• **TASK DETAILS**:
Take the line that contains "class: Mammalia" and each line after it in the material below, and transcribe them exactly, stopping at the end.
****
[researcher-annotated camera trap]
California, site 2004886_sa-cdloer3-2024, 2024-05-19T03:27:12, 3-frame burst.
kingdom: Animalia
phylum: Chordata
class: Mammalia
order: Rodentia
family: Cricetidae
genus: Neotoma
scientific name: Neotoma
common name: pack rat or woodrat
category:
****
• **RESPONSE TO THIS EXERCISE**:
class: Mammalia
order: Rodentia
family: Cricetidae
genus: Neotoma
scientific name: Neotoma
common name: pack rat or woodrat
category:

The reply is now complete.